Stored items
::::::
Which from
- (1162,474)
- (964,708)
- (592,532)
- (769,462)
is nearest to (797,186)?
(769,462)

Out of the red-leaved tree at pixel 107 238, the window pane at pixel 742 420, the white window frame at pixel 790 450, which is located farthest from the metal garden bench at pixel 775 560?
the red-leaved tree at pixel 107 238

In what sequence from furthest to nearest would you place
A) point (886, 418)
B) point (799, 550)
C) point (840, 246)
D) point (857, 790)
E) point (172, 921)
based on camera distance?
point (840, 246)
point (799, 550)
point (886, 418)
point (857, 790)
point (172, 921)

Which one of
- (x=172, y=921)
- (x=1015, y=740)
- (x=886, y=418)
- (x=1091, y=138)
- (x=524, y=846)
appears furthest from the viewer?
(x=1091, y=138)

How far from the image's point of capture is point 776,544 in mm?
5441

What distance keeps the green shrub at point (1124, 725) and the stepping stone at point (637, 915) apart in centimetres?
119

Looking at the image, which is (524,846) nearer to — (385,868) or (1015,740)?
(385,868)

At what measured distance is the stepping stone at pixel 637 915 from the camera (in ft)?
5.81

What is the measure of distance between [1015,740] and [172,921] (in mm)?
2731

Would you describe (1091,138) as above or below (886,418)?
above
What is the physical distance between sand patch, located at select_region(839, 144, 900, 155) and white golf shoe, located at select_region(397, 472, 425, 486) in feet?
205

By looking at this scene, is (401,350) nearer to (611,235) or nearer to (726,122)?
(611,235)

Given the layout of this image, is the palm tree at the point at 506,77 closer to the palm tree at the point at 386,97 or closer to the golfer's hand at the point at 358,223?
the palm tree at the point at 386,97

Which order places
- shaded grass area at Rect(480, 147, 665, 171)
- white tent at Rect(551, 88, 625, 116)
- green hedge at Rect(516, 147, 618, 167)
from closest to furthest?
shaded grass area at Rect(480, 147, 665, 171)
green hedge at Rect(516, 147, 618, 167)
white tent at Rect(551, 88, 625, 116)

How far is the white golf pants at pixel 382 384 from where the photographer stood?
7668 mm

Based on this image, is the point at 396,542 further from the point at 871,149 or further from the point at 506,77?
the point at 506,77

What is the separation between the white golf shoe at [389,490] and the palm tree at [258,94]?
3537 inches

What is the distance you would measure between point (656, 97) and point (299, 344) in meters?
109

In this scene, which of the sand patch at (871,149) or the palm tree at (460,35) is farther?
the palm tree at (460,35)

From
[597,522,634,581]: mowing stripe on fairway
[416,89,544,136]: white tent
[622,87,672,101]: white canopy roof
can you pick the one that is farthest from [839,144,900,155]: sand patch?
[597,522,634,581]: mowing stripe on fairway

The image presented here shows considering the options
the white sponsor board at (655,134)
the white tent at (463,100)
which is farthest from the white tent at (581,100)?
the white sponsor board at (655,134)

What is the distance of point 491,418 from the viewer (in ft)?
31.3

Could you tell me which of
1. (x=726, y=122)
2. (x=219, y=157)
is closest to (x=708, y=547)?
::::::
▶ _Given problem_: Can you copy out, word for word, the rows starting with the line that contains "What is the distance of" and continuing through the final row?

▶ _Worked answer_:
What is the distance of point 491,418 from the viewer (in ft)?
31.3

Could you tell me which of
1. (x=726, y=122)
2. (x=219, y=157)
is closest to (x=708, y=547)?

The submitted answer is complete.